Comment by delusional
Comment by delusional 6 months ago
> A Blender programmer calculating cloth physics would rather have 4x weaker cores than 1x P-core.
Is this true? In most of my work I'd usually rather have a single serializable thread of execution. Any parallelism usually comes with added overhead of synchronization, and added mental overhead of having to think about parallel execution. If I could freely pick between 4 IPC worth of single core or 1 IPC per core with 4 cores I'd pretty much always pick a single core. The catch is that we're usually not trading like for like. Meaning I can get 3 IPC worth of single core or 4 IPC spread over 4 cores. Now I suddenly have to weigh the overhead and analyze my options.
Would you ever rather have multiple cores or an equivalent single core? Intuitively it feels like there's some mathematics here.
Indeed a single thread is most simple to reason about, but if you have a single task that can already use 2 cores uniformly, going to 8 cores (assuming enough workload) should be a pretty clean 4x speedup (as long as you don't run into memory bandwidth limits, but that'd cap the single-threaded code too).

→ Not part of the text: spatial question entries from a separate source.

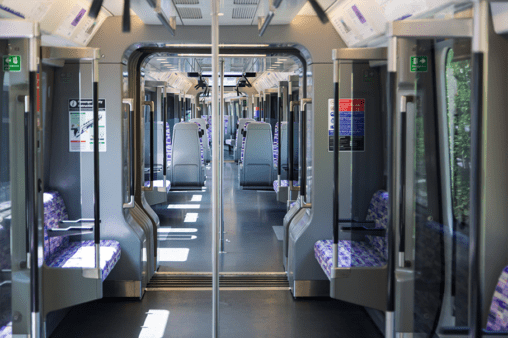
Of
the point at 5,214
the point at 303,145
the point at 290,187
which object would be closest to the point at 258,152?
the point at 290,187

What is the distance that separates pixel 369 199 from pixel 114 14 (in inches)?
105

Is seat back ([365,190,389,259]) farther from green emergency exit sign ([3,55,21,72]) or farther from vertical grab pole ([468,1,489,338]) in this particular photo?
green emergency exit sign ([3,55,21,72])

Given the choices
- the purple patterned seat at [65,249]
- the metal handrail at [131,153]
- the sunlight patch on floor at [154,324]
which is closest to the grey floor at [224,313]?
the sunlight patch on floor at [154,324]

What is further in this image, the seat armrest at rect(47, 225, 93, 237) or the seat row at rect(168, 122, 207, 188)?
the seat row at rect(168, 122, 207, 188)

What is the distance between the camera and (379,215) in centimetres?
323

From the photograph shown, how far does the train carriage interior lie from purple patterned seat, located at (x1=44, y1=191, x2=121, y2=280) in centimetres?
2

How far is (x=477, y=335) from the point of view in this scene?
8.93 ft

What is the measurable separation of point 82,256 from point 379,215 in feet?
7.11

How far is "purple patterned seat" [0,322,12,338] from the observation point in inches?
113

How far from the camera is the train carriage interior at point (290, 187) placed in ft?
9.01

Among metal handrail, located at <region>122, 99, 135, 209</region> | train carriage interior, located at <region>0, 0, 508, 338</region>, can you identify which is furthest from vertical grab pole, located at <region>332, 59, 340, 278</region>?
metal handrail, located at <region>122, 99, 135, 209</region>

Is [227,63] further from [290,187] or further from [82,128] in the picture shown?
[82,128]

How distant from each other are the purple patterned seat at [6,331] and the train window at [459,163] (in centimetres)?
247

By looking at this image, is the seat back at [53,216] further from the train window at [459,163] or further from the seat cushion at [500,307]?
the seat cushion at [500,307]
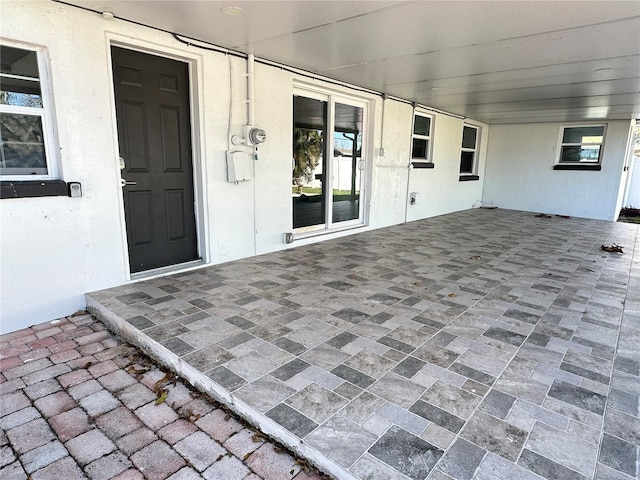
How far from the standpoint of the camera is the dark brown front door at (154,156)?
329cm

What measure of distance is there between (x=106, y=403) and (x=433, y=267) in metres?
3.28

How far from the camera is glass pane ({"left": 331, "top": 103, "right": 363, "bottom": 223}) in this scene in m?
5.67

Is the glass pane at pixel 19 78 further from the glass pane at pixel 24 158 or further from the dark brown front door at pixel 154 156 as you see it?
the dark brown front door at pixel 154 156

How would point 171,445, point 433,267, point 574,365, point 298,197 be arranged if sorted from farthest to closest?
point 298,197 < point 433,267 < point 574,365 < point 171,445

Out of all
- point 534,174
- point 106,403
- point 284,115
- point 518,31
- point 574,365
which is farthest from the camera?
point 534,174

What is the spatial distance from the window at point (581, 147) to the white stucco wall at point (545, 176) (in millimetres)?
132

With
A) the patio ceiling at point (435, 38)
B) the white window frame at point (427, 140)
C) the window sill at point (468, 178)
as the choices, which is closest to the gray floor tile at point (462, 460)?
the patio ceiling at point (435, 38)

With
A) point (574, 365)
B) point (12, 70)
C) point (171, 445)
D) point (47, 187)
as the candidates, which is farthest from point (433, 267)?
point (12, 70)

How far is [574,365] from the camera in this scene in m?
2.24

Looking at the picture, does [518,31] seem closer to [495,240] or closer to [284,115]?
[284,115]

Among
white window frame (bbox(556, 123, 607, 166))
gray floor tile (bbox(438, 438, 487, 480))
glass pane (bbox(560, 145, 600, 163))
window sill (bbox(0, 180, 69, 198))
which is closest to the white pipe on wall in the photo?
window sill (bbox(0, 180, 69, 198))

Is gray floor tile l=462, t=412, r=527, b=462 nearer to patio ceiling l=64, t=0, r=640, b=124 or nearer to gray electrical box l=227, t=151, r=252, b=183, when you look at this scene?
patio ceiling l=64, t=0, r=640, b=124

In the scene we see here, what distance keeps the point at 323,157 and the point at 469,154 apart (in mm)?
5334

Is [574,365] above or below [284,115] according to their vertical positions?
below
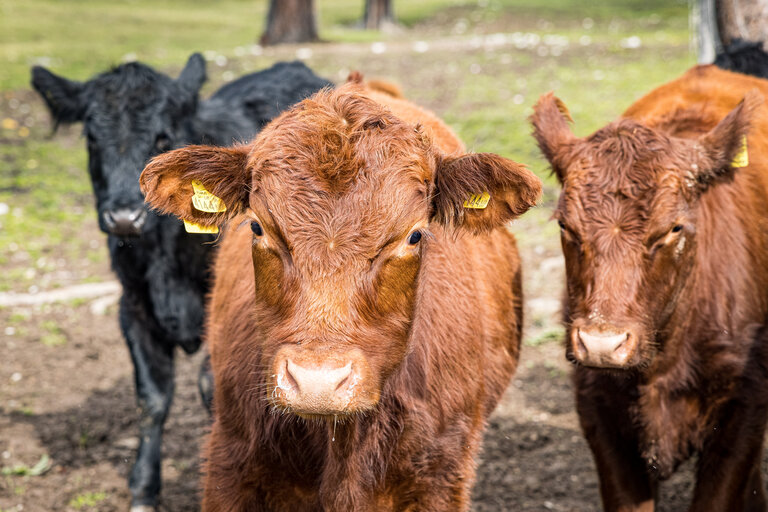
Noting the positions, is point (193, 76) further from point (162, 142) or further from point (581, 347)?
point (581, 347)

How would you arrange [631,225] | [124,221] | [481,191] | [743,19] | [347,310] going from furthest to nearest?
[743,19], [124,221], [631,225], [481,191], [347,310]

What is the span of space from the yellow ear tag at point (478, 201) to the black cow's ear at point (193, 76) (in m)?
3.31

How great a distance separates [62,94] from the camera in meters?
6.01

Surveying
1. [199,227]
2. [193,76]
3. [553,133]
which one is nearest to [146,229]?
[193,76]

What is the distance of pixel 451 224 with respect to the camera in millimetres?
3377

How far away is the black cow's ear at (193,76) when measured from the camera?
616 cm

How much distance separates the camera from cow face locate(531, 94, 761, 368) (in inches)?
156

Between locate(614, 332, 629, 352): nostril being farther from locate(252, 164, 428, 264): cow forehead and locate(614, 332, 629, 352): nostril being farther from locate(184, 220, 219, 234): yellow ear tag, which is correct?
locate(184, 220, 219, 234): yellow ear tag

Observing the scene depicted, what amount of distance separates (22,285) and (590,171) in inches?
264

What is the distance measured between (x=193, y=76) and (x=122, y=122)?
3.13ft

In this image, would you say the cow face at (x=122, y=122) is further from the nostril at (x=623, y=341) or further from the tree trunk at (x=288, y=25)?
the tree trunk at (x=288, y=25)

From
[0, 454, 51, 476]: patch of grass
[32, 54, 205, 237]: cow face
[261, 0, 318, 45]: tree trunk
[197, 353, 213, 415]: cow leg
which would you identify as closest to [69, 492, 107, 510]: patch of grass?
[0, 454, 51, 476]: patch of grass

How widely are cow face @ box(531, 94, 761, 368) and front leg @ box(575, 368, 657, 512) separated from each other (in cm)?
41

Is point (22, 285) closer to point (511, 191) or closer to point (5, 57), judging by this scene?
point (511, 191)
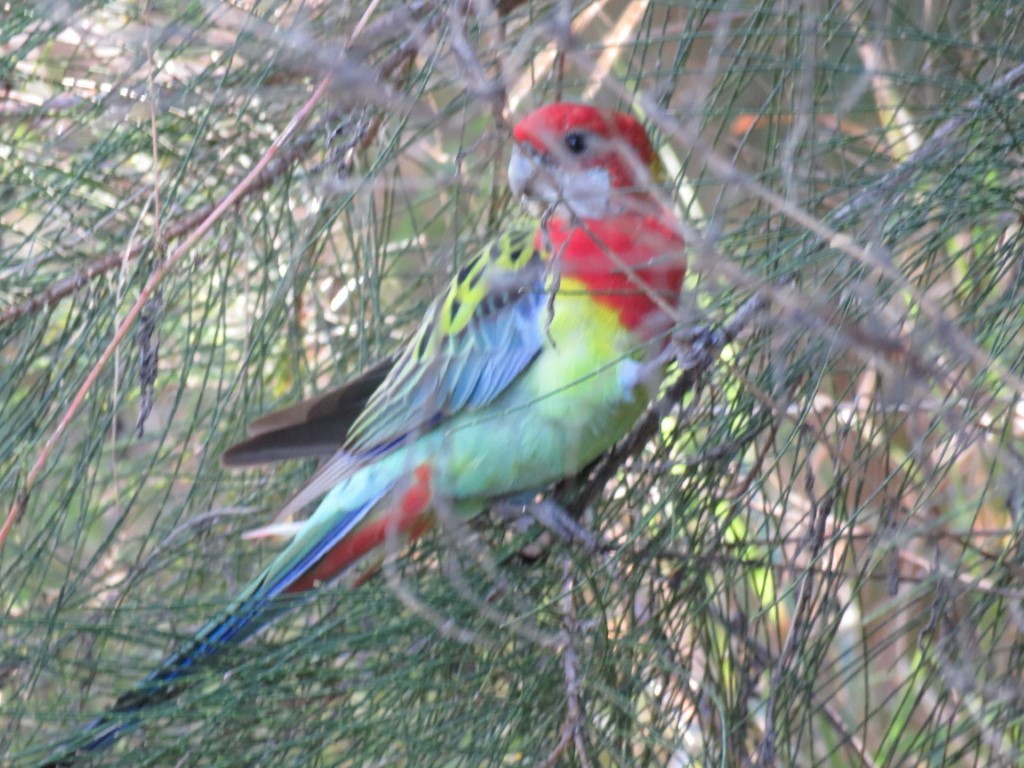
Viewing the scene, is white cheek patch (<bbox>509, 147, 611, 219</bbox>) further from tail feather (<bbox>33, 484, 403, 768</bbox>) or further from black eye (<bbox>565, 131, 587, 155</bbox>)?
tail feather (<bbox>33, 484, 403, 768</bbox>)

But the performance difference between E-core and P-core perf is way less than 4x; the OP article shows a 1.6x/1.7x difference in SPEC for skymont vs lion cove, and 1.3x/1.7x for crestmont vs redwood code; and some searching around for past generations gives numbers around 1.4x.
Increasing core counts being a much more area- and energy-efficient way for hardware to provide more total performance than making the individual cores faster is a pretty fundamental thing.